— START TEXT SHOWN —
My table storage has approximately 1-2 million records and I have a daily job that needs needs to retrieve all the records that does not have a property A and do some further processing.
It is expected that there are about 1 - 1.5 million records without property A. I understand there are two approaches.
- Query all records then filter results after
- Do a table scan
Currently, it is using the approach where we query all records and filter in c#. However, the task is running in an Azure Function App. The query to retrieve all the results is sometimes taking over 10 minutes which is the limit for Azure Functions.
I'm trying to understand why retrieve 1 million records is taking so long and how to optimise the query. The existing design of the table is that the partition and row key are identical and is a guid - this leads me to believe that there is one entity per partition.
Looking at Microsoft docs, here are some key Table Storage limits (https://docs.microsoft.com/en-us/azure/storage/common/storage-scalability-targets#azure-table-storage-scale-targets):
- Maximum request rate per storage account: 20,000 transactions per second, which assumes a 1-KiB entity size
- Target throughput for a single table partition (1 KiB-entities): Up to 2,000 entities per second.
My initial guess is that I should use another partition key to group 2,000 entities per partition to achieve the target throughput of 2,000 per second per partition. Would this mean that 2,000,000 records could in theory be returned in 1 second?
Any thoughts or advice appreciated.
— END TEXT SHOWN —
— START LISTING —
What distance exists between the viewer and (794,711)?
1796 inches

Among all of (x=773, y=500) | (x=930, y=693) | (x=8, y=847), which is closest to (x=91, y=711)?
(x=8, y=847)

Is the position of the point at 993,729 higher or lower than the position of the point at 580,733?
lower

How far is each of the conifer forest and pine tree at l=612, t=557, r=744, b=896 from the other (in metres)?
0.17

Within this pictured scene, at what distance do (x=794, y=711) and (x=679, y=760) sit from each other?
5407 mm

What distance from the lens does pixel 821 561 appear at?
— END LISTING —
WHAT TO WORK ON:
#1 Reproduce the part of the Table Storage post between "My table storage" and "entity per partition.", inclusive.
#2 Decide whether each statement agrees with the Table Storage post, and answer yes or no, quoting the words of the post that settle it:
(a) The daily job runs in an Azure Function App.
(b) The current approach filters the records in the database query itself.
(c) The target throughput for a single table partition is up to 20,000 entities per second.
#3 In the Table Storage post, why does the writer believe that each partition holds only one entity?

OUTPUTS FOR THE TASKS:
#1
My table storage has approximately 1-2 million records and I have a daily job that needs needs to retrieve all the records that does not have a property A and do some further processing.
It is expected that there are about 1 - 1.5 million records without property A. I understand there are two approaches.
- Query all records then filter results after
- Do a table scan
Currently, it is using the approach where we query all records and filter in c#. However, the task is running in an Azure Function App. The query to retrieve all the results is sometimes taking over 10 minutes which is the limit for Azure Functions.
I'm trying to understand why retrieve 1 million records is taking so long and how to optimise the query. The existing design of the table is that the partition and row key are identical and is a guid - this leads me to believe that there is one entity per partition.

#2
(a) Yes: "the task is running in an Azure Function App."
(b) No: "we query all records and filter in c#."
(c) No: "Up to 2,000 entities per second."

#3 The partition key and the row key of the table are identical, and both are a guid. That design leads the writer to believe that there is one entity per partition.